Impune por defunción

El final que veníamos anunciando desde hace años se precipita ya, lamentablemente, a pasos imparables: el general Pinochet, víctima de una crisis cardiaca, va a morir sin haber sido juzgado y condenado. Pocas semanas atrás el ex dictador era privado, una vez más, de su inmunidad por otro de sus múltiples delitos, esta vez por los horrores de Villa Grimaldi. Anteriormente había sido repetidamente desaforado y procesado por secuestros, torturas, asesinatos, malversación, falsificación de documentos, evasión de impuestos, y otras serie de patrióticas actividades civiles y militares, por las que había sido objeto de muy diversas causas penales acumuladas por los tribunales chilenos. Puesto a acumular, el viejo ex dictador acumulaba ya, además de sus 125 cuentas corrientes con sus millones de dólares, una serie de procesamientos, precedidos de otras tantas privaciones de su inmunidad por la justicia de su país.

Pero ¿por qué esa misma justicia, que tan repetidamente ha sido capaz de desaforarle y procesarle durante los seis últimos años, se ha manifestado siempre radicalmente incapaz de juzgarle y condenarle, habiendo tenido tanto tiempo para hacerlo? La respuesta, a estas alturas, resulta muy clara: en los ambientes de la justicia, las finanzas y las fuerzas armadas chilenas todavía quedan incrustados suficientes jueces, financieros, abogados muy bien pagados y suficientes militares de alta graduación dispuestos a ejercer, por todas las vías posibles, todas las presiones corporativas y todas las artimañas legales que pudieran resultar necesarias, y durante todo el tiempo que resultase preciso para obstaculizar y entorpecer la tarea de la justicia, de forma que el ex dictador no llegase nunca a recibir una sentencia condenatoria.

El planteamiento de sus acérrimos defensores ha sido tan simple como eficaz : prolonguemos nuestra obstaculización lo suficiente hasta que la biología produzca su desenlace fatal. Obviamente, ya todo indica que han logrado su propósito. Al llegar antes el fallecimiento que la sentencia - ahora ya es seguro que no la habrá-, garantizará su definitiva impunidad a efectos jurídicos e históricos. Dentro de muy poco alguien podría, con plena justificación, colocar sobre su tumba una inscripción que dijera: "Impune por defunción".

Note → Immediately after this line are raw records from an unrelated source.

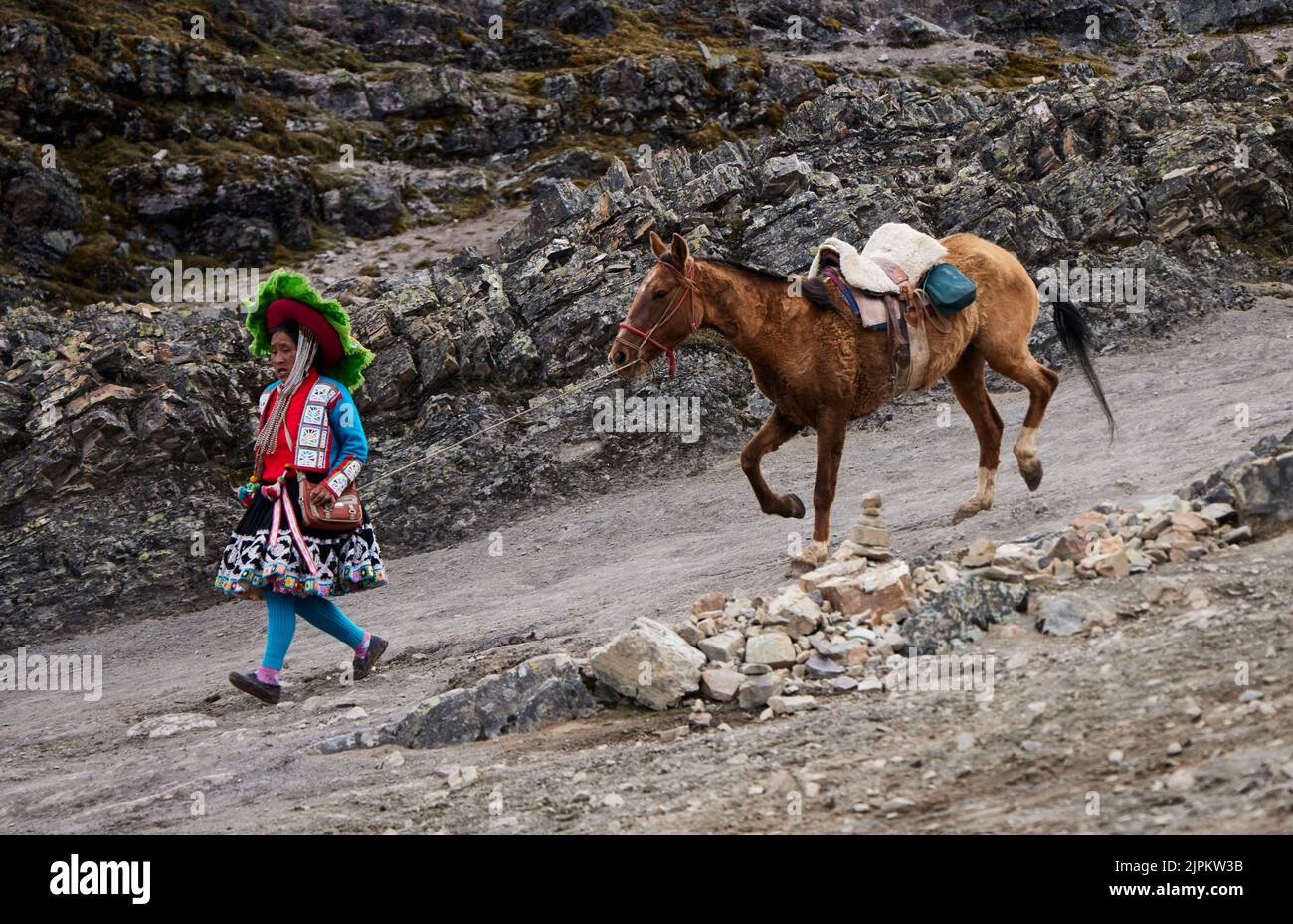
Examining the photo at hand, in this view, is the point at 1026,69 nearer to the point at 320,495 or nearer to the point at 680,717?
the point at 320,495

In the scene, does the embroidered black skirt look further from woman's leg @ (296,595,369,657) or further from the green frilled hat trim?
the green frilled hat trim

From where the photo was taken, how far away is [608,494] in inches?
667

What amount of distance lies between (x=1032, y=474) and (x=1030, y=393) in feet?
2.85

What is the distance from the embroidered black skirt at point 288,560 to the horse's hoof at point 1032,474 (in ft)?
19.1

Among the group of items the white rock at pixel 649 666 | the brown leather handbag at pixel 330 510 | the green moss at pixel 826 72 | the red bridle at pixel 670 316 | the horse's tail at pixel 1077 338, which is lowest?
the white rock at pixel 649 666

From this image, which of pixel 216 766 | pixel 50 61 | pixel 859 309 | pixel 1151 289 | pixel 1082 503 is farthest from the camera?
pixel 50 61

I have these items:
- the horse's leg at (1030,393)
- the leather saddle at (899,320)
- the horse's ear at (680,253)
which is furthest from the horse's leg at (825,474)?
the horse's leg at (1030,393)

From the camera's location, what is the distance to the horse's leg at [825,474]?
29.5 ft

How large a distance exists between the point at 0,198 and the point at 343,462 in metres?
33.6

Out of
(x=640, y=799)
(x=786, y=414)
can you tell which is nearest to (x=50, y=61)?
(x=786, y=414)

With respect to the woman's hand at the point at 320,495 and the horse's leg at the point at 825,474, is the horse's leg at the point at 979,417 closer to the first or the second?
the horse's leg at the point at 825,474

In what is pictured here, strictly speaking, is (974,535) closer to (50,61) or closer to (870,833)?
(870,833)

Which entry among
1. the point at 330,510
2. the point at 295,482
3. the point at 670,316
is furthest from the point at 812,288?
the point at 295,482

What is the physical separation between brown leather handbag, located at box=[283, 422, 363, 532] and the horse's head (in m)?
2.18
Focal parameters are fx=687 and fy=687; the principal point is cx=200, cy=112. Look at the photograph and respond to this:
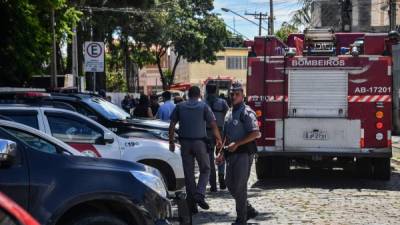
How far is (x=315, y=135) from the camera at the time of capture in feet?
41.4

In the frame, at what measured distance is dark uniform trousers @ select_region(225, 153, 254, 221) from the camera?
8.34m

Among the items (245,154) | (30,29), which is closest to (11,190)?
(245,154)

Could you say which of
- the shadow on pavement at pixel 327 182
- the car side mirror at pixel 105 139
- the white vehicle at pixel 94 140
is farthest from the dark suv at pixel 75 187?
the shadow on pavement at pixel 327 182

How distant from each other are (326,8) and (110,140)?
4061 cm

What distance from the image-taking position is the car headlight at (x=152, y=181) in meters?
5.99

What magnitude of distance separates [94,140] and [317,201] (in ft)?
12.1

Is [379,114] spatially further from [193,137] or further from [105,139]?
[105,139]

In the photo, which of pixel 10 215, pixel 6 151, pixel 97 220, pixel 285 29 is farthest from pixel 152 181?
pixel 285 29

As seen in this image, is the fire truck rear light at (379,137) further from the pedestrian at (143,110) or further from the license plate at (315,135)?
the pedestrian at (143,110)

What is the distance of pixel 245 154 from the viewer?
27.5ft

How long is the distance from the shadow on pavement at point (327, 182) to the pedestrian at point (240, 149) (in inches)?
159

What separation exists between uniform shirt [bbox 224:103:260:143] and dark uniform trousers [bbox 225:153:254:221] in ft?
0.78

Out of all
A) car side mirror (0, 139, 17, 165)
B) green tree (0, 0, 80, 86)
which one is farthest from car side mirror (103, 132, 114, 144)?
green tree (0, 0, 80, 86)

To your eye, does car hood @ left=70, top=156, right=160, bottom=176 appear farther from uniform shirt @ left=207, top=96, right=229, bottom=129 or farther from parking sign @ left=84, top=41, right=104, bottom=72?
parking sign @ left=84, top=41, right=104, bottom=72
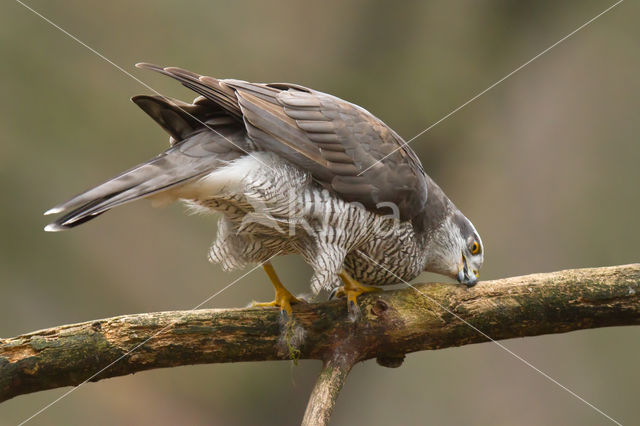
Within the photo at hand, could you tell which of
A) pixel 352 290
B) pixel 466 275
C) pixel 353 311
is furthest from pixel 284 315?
pixel 466 275

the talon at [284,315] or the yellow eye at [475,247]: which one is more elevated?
the yellow eye at [475,247]

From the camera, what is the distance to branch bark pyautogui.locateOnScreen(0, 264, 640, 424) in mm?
2207

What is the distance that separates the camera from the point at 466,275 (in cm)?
285

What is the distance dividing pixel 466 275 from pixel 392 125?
2.54 m

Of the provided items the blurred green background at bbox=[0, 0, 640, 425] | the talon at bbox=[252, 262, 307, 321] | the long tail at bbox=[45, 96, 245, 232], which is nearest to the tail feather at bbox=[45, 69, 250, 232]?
the long tail at bbox=[45, 96, 245, 232]

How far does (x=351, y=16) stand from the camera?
495 cm

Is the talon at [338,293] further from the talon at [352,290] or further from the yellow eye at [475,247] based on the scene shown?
the yellow eye at [475,247]

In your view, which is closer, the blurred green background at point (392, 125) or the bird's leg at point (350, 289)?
the bird's leg at point (350, 289)

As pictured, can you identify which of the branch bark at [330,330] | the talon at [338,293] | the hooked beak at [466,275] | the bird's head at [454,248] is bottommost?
the branch bark at [330,330]

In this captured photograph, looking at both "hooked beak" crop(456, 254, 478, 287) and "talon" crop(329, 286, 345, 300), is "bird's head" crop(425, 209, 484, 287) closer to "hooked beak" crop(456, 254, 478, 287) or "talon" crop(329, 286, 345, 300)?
"hooked beak" crop(456, 254, 478, 287)

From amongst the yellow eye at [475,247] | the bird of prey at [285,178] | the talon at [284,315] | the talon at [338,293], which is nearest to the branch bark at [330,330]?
the talon at [284,315]

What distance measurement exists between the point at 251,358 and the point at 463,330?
92cm

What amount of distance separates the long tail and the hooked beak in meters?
1.23

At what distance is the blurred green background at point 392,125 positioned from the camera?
4.34 metres
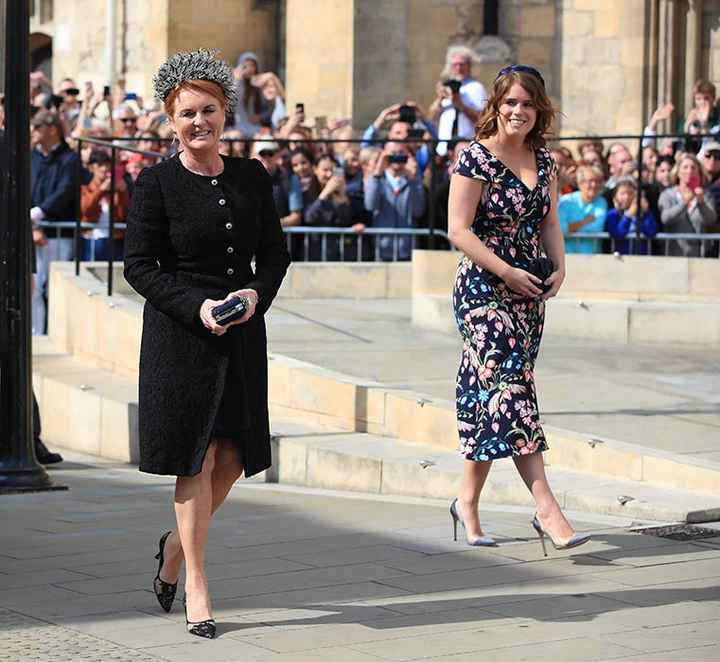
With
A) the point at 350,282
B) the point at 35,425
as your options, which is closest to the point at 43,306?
the point at 350,282

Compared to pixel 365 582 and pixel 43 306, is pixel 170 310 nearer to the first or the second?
pixel 365 582

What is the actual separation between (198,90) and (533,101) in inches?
68.8

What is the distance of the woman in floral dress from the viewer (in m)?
7.98

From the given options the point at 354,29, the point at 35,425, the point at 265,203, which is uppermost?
the point at 354,29

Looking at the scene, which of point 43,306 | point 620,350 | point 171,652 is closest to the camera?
point 171,652

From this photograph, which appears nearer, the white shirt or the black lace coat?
the black lace coat

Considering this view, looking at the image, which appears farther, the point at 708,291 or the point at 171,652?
the point at 708,291

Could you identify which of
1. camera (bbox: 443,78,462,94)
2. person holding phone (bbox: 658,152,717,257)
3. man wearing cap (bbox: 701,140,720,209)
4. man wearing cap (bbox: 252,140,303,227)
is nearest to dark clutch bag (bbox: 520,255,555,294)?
person holding phone (bbox: 658,152,717,257)

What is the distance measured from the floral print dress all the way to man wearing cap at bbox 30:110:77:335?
9.53 m

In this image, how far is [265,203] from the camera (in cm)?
693

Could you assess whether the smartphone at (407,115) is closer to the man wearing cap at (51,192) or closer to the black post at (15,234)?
the man wearing cap at (51,192)

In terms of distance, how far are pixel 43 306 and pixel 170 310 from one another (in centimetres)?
1026

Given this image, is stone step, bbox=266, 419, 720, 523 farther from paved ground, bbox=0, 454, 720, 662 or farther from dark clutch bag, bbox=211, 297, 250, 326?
dark clutch bag, bbox=211, 297, 250, 326

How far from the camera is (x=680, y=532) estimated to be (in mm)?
8445
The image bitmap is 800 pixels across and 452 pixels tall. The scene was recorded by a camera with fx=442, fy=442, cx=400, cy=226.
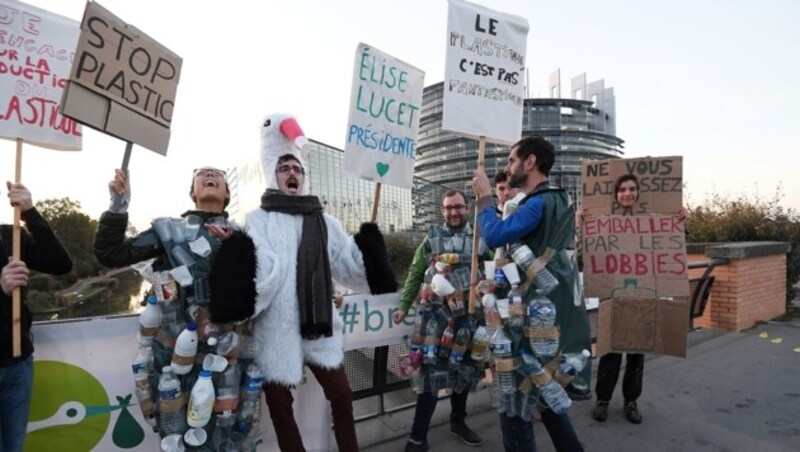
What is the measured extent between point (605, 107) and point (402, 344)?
82.1 meters

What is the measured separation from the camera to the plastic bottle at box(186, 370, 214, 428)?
2.04m

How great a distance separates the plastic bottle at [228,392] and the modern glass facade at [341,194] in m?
0.79

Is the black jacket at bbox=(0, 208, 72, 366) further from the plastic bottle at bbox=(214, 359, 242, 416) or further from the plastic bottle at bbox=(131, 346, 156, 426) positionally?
the plastic bottle at bbox=(214, 359, 242, 416)

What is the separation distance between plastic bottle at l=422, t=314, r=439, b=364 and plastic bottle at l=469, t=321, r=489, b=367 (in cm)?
24

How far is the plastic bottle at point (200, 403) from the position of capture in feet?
6.68

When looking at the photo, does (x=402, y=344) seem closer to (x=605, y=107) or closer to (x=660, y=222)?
(x=660, y=222)

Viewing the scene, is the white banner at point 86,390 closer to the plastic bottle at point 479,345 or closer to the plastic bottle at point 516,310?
the plastic bottle at point 479,345

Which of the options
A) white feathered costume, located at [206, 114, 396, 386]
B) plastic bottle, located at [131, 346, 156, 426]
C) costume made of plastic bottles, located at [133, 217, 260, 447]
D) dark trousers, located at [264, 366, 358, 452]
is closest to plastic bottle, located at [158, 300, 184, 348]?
costume made of plastic bottles, located at [133, 217, 260, 447]

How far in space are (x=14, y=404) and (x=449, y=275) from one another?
7.66 feet

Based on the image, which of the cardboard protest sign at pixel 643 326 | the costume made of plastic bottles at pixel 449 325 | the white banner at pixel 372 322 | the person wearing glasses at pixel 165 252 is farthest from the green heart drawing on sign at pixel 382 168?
the cardboard protest sign at pixel 643 326

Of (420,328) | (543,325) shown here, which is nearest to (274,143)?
(420,328)

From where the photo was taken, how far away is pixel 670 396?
3918 millimetres

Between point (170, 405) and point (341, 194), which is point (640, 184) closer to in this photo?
point (170, 405)

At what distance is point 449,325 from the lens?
2.94 meters
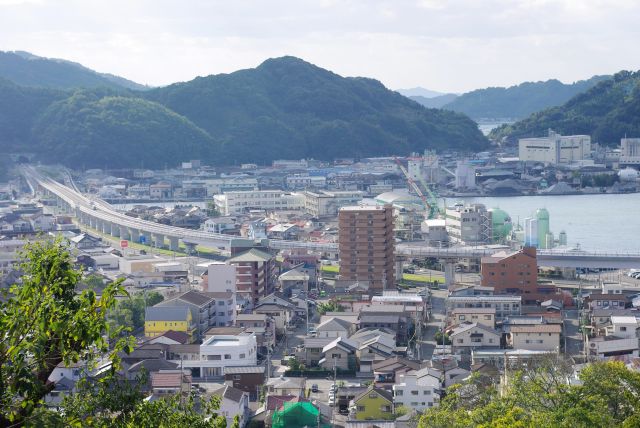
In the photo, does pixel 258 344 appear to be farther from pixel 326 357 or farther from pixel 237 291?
pixel 237 291

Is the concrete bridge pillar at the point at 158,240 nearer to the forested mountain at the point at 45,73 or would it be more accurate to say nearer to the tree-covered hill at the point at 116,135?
the tree-covered hill at the point at 116,135

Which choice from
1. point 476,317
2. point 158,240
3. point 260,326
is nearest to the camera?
point 260,326

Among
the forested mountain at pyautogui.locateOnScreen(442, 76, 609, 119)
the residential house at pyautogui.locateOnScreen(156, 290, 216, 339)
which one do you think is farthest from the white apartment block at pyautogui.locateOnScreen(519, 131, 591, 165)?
the forested mountain at pyautogui.locateOnScreen(442, 76, 609, 119)

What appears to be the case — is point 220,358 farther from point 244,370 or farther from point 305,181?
point 305,181

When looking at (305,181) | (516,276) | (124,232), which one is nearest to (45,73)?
(305,181)

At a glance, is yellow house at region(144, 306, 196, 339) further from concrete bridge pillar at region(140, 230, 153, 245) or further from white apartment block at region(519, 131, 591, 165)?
white apartment block at region(519, 131, 591, 165)

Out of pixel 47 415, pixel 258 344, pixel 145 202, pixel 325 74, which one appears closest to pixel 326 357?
pixel 258 344
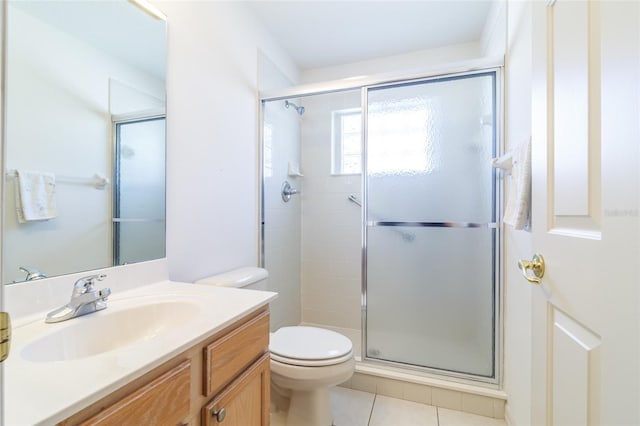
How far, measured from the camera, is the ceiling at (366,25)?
1.87m

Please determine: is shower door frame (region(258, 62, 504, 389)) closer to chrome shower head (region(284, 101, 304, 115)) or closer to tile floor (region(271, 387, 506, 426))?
tile floor (region(271, 387, 506, 426))

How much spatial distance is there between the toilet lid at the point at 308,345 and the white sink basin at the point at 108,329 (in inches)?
24.1

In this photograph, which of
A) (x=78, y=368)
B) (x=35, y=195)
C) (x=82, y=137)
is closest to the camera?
(x=78, y=368)

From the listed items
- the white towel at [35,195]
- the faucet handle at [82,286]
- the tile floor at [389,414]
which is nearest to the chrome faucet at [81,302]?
the faucet handle at [82,286]

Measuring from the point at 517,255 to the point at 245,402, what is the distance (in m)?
1.37

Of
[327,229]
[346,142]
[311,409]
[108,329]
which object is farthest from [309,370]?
[346,142]

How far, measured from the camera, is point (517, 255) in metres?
1.41

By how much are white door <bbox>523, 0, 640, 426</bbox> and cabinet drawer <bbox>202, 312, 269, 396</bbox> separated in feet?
2.65

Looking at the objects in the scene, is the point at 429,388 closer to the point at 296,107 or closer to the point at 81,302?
the point at 81,302

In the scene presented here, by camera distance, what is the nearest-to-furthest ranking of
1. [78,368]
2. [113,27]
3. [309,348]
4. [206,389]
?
1. [78,368]
2. [206,389]
3. [113,27]
4. [309,348]

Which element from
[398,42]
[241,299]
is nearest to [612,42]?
[241,299]

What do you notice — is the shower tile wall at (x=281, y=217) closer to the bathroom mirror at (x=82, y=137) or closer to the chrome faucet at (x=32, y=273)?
the bathroom mirror at (x=82, y=137)

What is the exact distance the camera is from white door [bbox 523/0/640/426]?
1.46 feet

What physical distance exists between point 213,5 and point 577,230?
188 centimetres
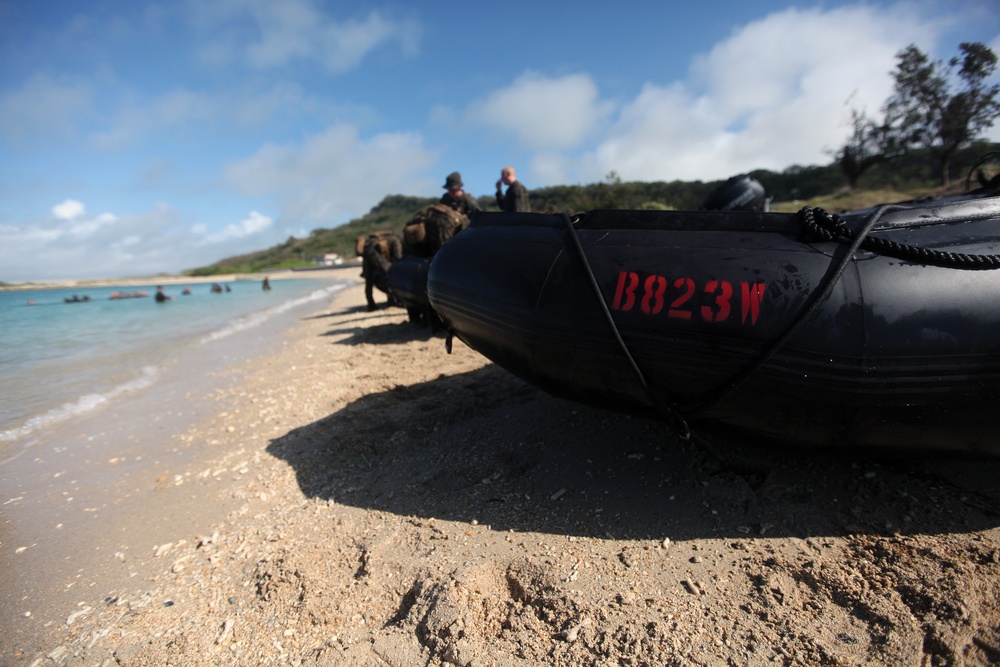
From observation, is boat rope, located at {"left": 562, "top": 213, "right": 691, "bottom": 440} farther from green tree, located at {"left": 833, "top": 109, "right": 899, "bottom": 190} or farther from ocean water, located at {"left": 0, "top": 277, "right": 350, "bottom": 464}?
green tree, located at {"left": 833, "top": 109, "right": 899, "bottom": 190}

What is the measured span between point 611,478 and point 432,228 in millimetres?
→ 5706

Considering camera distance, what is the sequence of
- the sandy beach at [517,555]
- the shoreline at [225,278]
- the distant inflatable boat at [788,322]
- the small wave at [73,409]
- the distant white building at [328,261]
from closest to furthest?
the sandy beach at [517,555] → the distant inflatable boat at [788,322] → the small wave at [73,409] → the shoreline at [225,278] → the distant white building at [328,261]

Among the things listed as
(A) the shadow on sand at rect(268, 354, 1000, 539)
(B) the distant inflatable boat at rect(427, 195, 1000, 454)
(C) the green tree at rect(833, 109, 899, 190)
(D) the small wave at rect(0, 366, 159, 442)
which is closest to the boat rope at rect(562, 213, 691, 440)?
(B) the distant inflatable boat at rect(427, 195, 1000, 454)

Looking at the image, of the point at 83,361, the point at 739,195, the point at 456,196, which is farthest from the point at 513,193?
the point at 83,361

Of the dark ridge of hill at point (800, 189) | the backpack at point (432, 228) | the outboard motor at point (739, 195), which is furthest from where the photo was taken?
the dark ridge of hill at point (800, 189)

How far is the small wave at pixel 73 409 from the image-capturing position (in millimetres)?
4824

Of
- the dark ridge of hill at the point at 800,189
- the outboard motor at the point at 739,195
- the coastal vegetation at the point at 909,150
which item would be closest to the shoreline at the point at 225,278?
the dark ridge of hill at the point at 800,189

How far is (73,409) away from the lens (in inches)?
220

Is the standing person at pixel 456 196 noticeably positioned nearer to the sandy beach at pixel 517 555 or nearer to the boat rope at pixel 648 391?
the sandy beach at pixel 517 555

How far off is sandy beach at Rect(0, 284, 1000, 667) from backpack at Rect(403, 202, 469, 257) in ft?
14.6

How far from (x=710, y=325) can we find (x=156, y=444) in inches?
178

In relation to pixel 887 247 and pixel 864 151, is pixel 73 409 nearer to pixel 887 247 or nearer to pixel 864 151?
pixel 887 247

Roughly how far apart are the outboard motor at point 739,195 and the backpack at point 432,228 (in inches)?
148

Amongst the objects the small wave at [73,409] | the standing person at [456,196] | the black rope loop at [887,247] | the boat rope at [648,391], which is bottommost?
the small wave at [73,409]
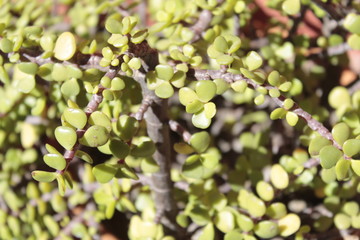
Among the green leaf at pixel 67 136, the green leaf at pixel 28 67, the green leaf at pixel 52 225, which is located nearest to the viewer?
the green leaf at pixel 67 136

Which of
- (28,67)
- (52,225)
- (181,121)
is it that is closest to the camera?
(28,67)

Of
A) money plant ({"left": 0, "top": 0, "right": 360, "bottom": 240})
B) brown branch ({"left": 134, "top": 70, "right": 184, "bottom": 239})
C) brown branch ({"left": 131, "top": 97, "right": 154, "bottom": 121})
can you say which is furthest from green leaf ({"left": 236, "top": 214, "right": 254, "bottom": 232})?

Este logro, sin embargo, resulta nefasto a la luz del principio de justicia universal. En efecto, al adelantarse la muerte a la condena, ésta no llegará a ser dictada jamás y el caso Pinochet, con toda su enorme significación, pasará a engrosar la penosa y repugnante regla general - impunidad para los dictadores-, que se verá siniestramente confirmada. Al fallecer sin haber sido condenado, sus admiradores actuales y futuros se verán respaldados por esta omisión, que pasará a la historia en estos términos: "El general Augusto Pinochet fue un estadista tan intachable que nunca pudo ser condenado por la justicia, a pesar de las calumnias de sus enemigos". Y, de cara al futuro, la conclusión será ésta: "Por grandes que sean los esfuerzos, no hay quien defienda con éxito los derechos humanos frente al poder de los dictadores más despiadados, que, como regla general y salvo casos excepcionales, siempre hacen prevalecer sus crímenes y su impunidad".

En cambio, si Pinochet - como era justo y necesario- hubiese sido juzgado y condenado con todas las garantías del debido proceso, y sentenciado a una larga pena de prisión - aunque nunca hubiera llegado a pisar la cárcel-, esta condena, respaldada por una pormenorizada sentencia, fundamentada en los atroces datos testimoniales registrados por las dos comisiones investigadoras oficiales (Rettig y Valech), en tal caso la moraleja extraída sería muy distinta, y la lección histórica hubiera sido esta otra: "Ni su condición de ex jefe de Estado, ni el haber alcanzado la más alta graduación militar, ni el haber superado los 90 años, pudieron librarle de ser juzgado y condenado por los abominables crímenes y torturas que ordenó y protegió". Y la conclusión, de cara a las generaciones futuras, chilenas y de cualquier otro lugar, sería esta otra, rotundamente más esperanzadora: los derechos humanos pueden y deben ser eficazmente defendidos incluso frente a los más implacables dictadores, empleando las armas legítimas de la ley y de la moral.

Ya no podrá ser así. El bando de los asesinos y torturadores, y sus bien pagados defensores, han ganado, por esta vez, su batalla a la siempre difícil causa de la justicia universal.

Prudencio García, investigador y consultor internacional. Profesor del Instituto Universitario Gutiérrez Mellado de la UNED.